→ Description of the task
Rewrite the material below with "fence post" swapped for "wooden post" everywhere it appears, leaving all else as it is. Omit the pictures from your answer.

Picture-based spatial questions
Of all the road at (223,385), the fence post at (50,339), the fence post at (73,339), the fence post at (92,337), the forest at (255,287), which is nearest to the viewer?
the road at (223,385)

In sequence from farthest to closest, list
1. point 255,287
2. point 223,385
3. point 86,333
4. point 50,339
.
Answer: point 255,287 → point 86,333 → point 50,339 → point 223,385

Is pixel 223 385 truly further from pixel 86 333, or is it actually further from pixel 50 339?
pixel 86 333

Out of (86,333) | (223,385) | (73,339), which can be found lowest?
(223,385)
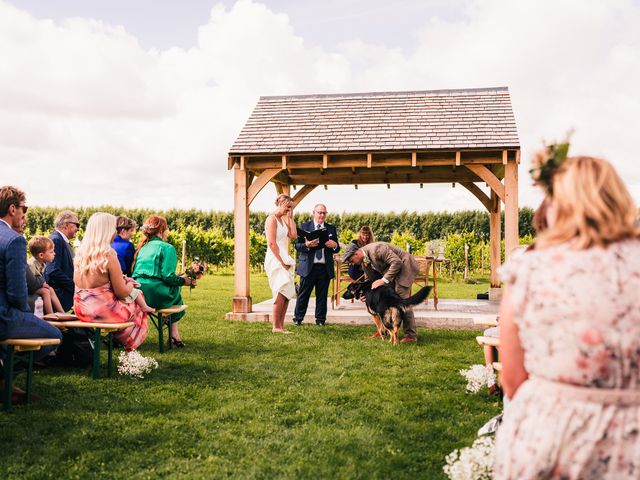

→ Task result
Of all the road at (223,385), the wooden post at (50,339), the wooden post at (73,339), the wooden post at (92,337), the forest at (255,287), which is nearest to the viewer?
the road at (223,385)

In sequence from farthest to closest, list
1. point 255,287
2. point 223,385
3. point 86,333
4. point 50,339
.
Answer: point 255,287 → point 86,333 → point 50,339 → point 223,385

Is pixel 223 385 truly further from pixel 86 333, or is it actually further from pixel 50 339?
pixel 86 333

Out of (86,333) | (223,385) | (73,339), which can be found lowest?
(223,385)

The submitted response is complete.